Wolff-Parkinson-White (WPW) syndrome is a congenital cardiac pre-excitation syndrome that occurs due to the presence of an accessory conduction pathway.


Normal cardiac impulses are conducted from the atria to the ventricle via the AV node. In WPW, an accessory pathway (the Bundle of Kent) is present which bypasses the normal conduction pathway.
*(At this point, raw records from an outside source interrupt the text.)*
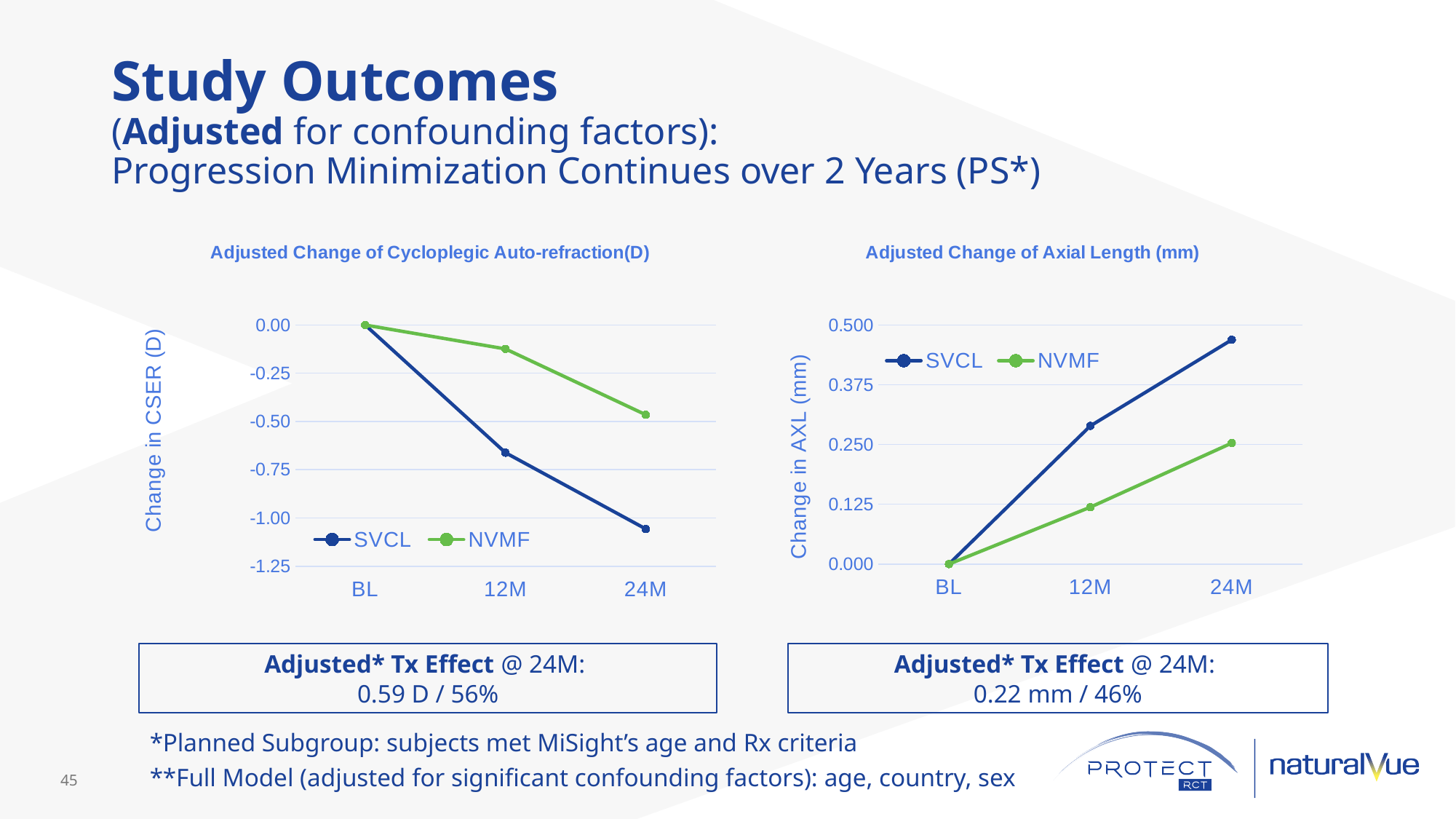
In the 'Adjusted Change of Axial Length (mm)' chart, do the NVMF values rise or fall from BL to 24M? rise In the 'Adjusted Change of Cycloplegic Auto-refraction(D)' chart, do the SVCL values rise or fall from BL to 24M? fall In the 'Adjusted Change of Cycloplegic Auto-refraction(D)' chart, what is the value for SVCL at BL? 0.00 How many time points are plotted along the x axis of the 'Adjusted Change of Cycloplegic Auto-refraction(D)' chart? 3 In the 'Adjusted Change of Cycloplegic Auto-refraction(D)' chart, is the value for SVCL at 24M greater or less than -1.00? less In the 'Adjusted Change of Cycloplegic Auto-refraction(D)' chart, is the value for NVMF at 24M greater or less than -0.25? less In the 'Adjusted Change of Axial Length (mm)' chart, is the value for SVCL at 24M greater or less than 0.375? greater In the 'Adjusted Change of Axial Length (mm)' chart, which series has the higher value at 24M, SVCL or NVMF? SVCL What kind of chart is the 'Adjusted Change of Cycloplegic Auto-refraction(D)' chart? line chart In the 'Adjusted Change of Axial Length (mm)' chart, what is the value for NVMF at BL? 0.000 In the 'Adjusted Change of Cycloplegic Auto-refraction(D)' chart, which series has the lower value at 24M, SVCL or NVMF? SVCL How many series does the legend of the 'Adjusted Change of Axial Length (mm)' chart list? 2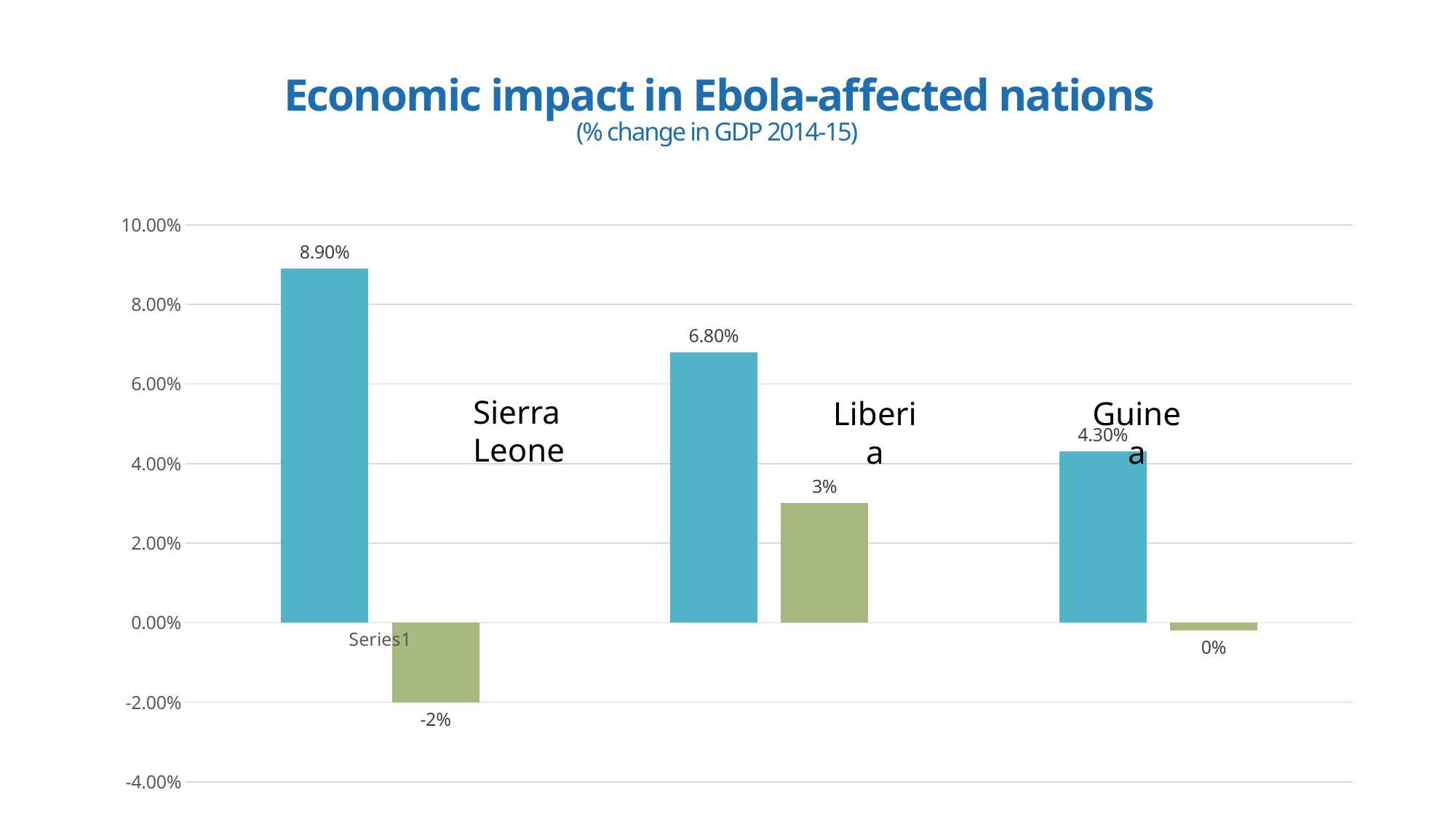
What is the value of the green bar for Guinea? 0% What is the value of the blue bar for Guinea? 4.30% What is the difference between the blue bar values for Sierra Leone and Liberia? 2.10% Which country has the highest blue bar? Sierra Leone What is the value of the blue bar for Sierra Leone? 8.90% What kind of chart is shown on the slide? Bar chart What is the value of the green bar for Sierra Leone? -2% Which country has the lowest green bar? Sierra Leone How many countries are shown on the chart? 3 Which is larger, the blue bar for Liberia or the blue bar for Guinea? Liberia What is the value of the green bar for Liberia? 3% Do the blue bars rise or fall from left to right across the countries? Fall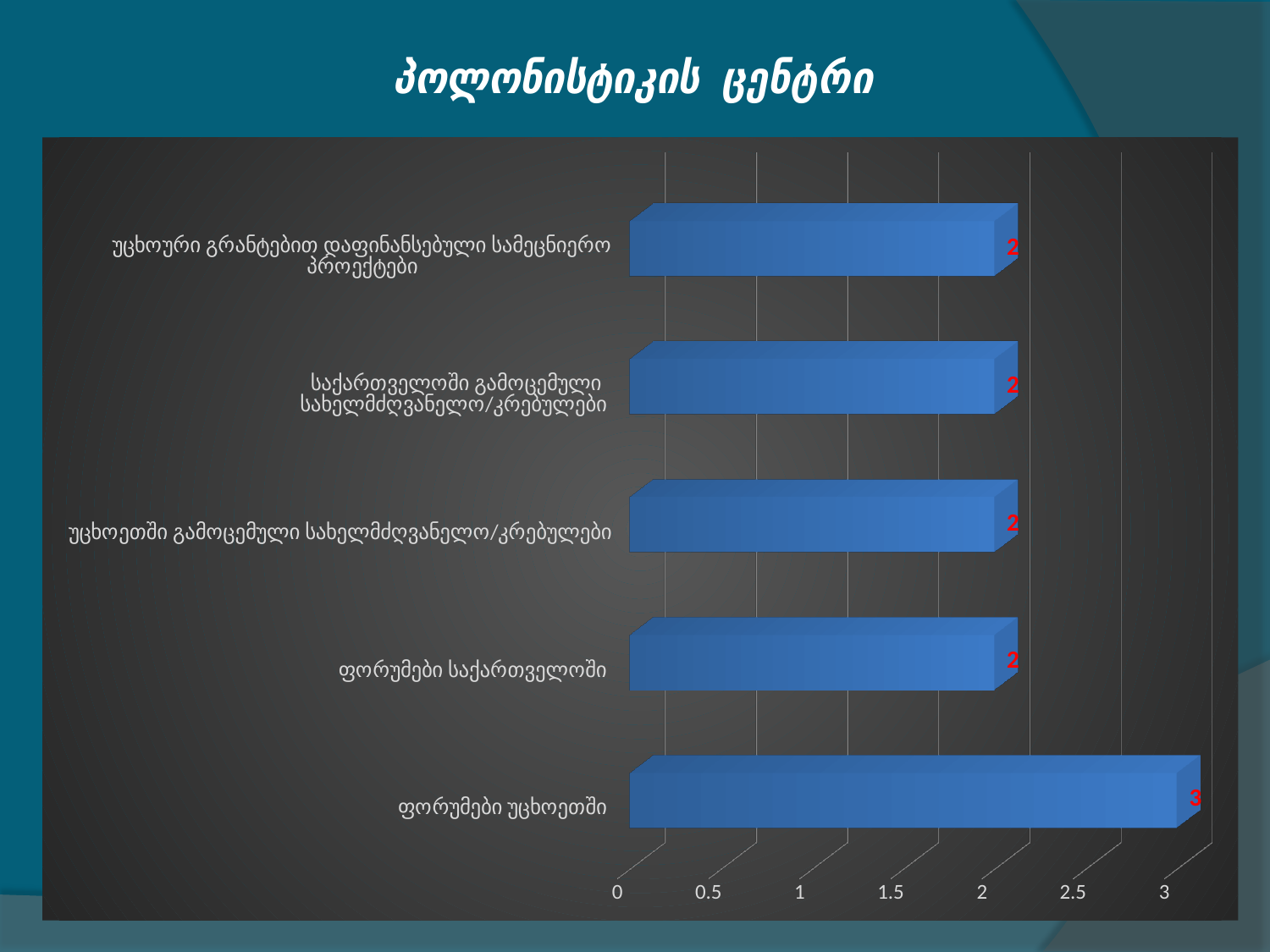
How many categories are shown in the chart? 5 What is the title of the slide? პოლონისტიკის ცენტრი What is the value for უცხოეთში გამოცემული სახელმძღვანელო/კრებულები? 2 Which category has the highest value? ფორუმები უცხოეთში Which is larger: the value for ფორუმები უცხოეთში or the value for საქართველოში გამოცემული სახელმძღვანელო/კრებულები? ფორუმები უცხოეთში What is the value for ფორუმები საქართველოში? 2 What is the value for ფორუმები უცხოეთში? 3 What is the difference between the values for ფორუმები უცხოეთში and ფორუმები საქართველოში? 1 Is the value for ფორუმები უცხოეთში greater or less than 2.5? greater What kind of chart is shown on the slide? bar chart What is the value for უცხოური გრანტებით დაფინანსებული სამეცნიერო პროექტები? 2 Is the value for ფორუმები საქართველოში greater or less than 2.5? less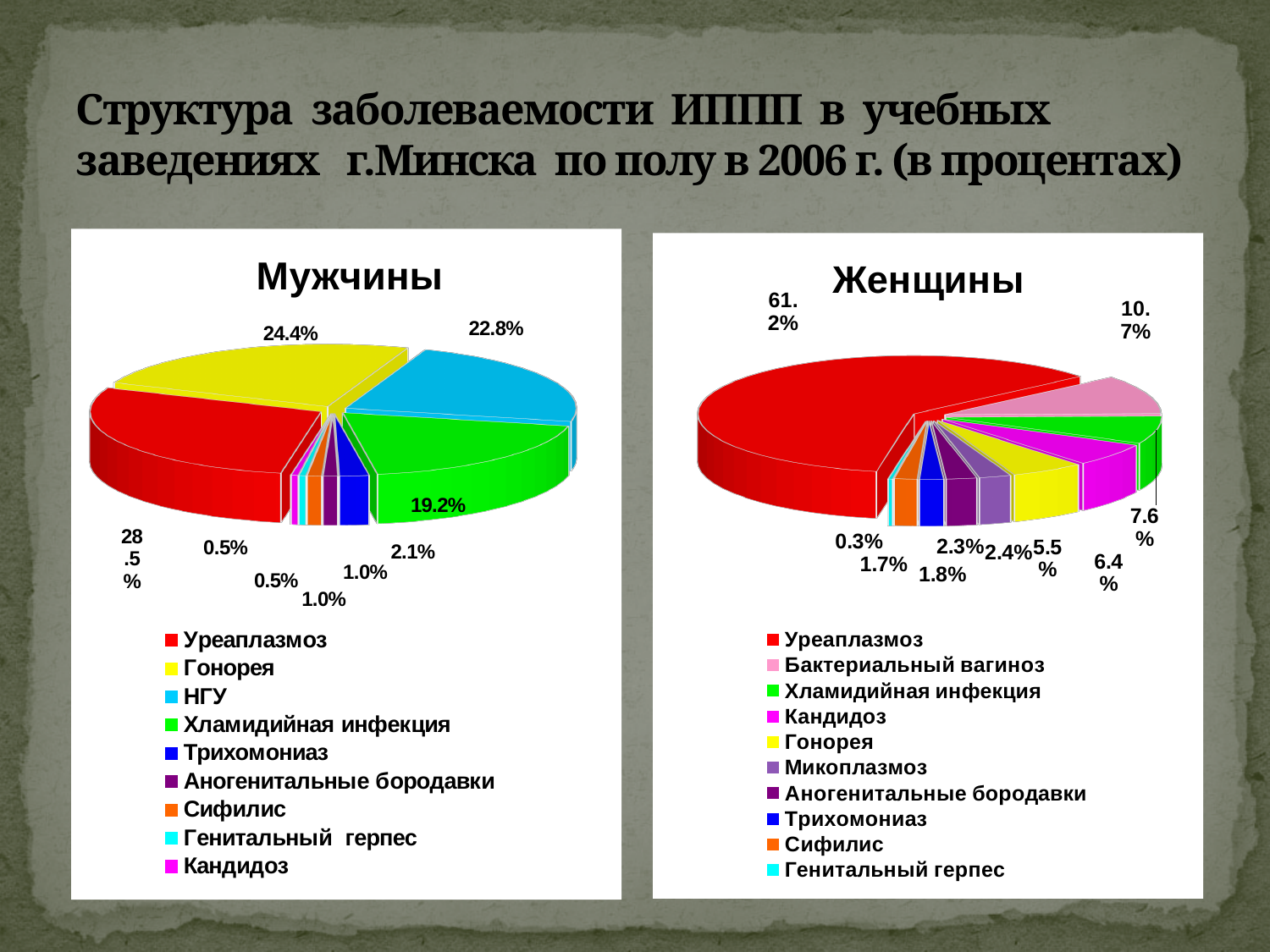
In the "Мужчины" chart, what is the share for Хламидийная инфекция? 19.2% In the "Мужчины" chart, what is the share for Гонорея? 24.4% In the "Мужчины" chart, what is the difference between the shares for Уреаплазмоз and Гонорея? 4.1% In the "Женщины" chart, what is the share for Уреаплазмоз? 61.2% In the "Женщины" chart, what is the share for Бактериальный вагиноз? 10.7% Which chart has the larger share for Уреаплазмоз, "Мужчины" or "Женщины"? Женщины In the "Женщины" chart, which category has the largest share? Уреаплазмоз How many categories does the legend of the "Женщины" chart list? 10 In the "Мужчины" chart, which category has the largest share? Уреаплазмоз In the "Мужчины" chart, what is the share for НГУ? 22.8% How many categories does the legend of the "Мужчины" chart list? 9 What type of chart is used for the "Мужчины" chart? pie chart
This produces a classic preexcitation pattern on ECG, and places the patient at risk of arrhythmias.
  • Types of Pre-Excitation

  • Manifest preexcitation - anterograde conduction through the accessory pathway, with retrograde conduction back up the AV node
  • Concealed preexcitation - anterograde conduction through the AV node, with retrograde conduction back up the accessory pathway
Manifest preexcitation produces the classic ECG findings listed below, while concealed preexcitation may produce no ECG changes at rest.


  • ECG Findings in WPW

  • Resting ECG

  • Short PR interval <120ms
  • Delta wave - slow rise of the initial portion of the QRS complex
  • Prolonged QRS duration >120ms
  • ST / T wave changes
  • Associated Arrhythmias

  • AV re-entrant tachycardia - a regular tachycardia with P waves during or after the QRS complex (orthodromic) or broad complex tachycardia (antidromic)
  • Atrial fibrillation - an irregular broad complex tachycardia
  • Atrial flutter - a regular broad complex tachycardia
  • Diagnosis
The presence of an accessory pathway is part of the differential diagnosis for wide complex tachycardia, as an accessory pathway coupled with a tachycardia of supraventricular origin can produce a wide complex rhythm ressembling ventricular tachycardia.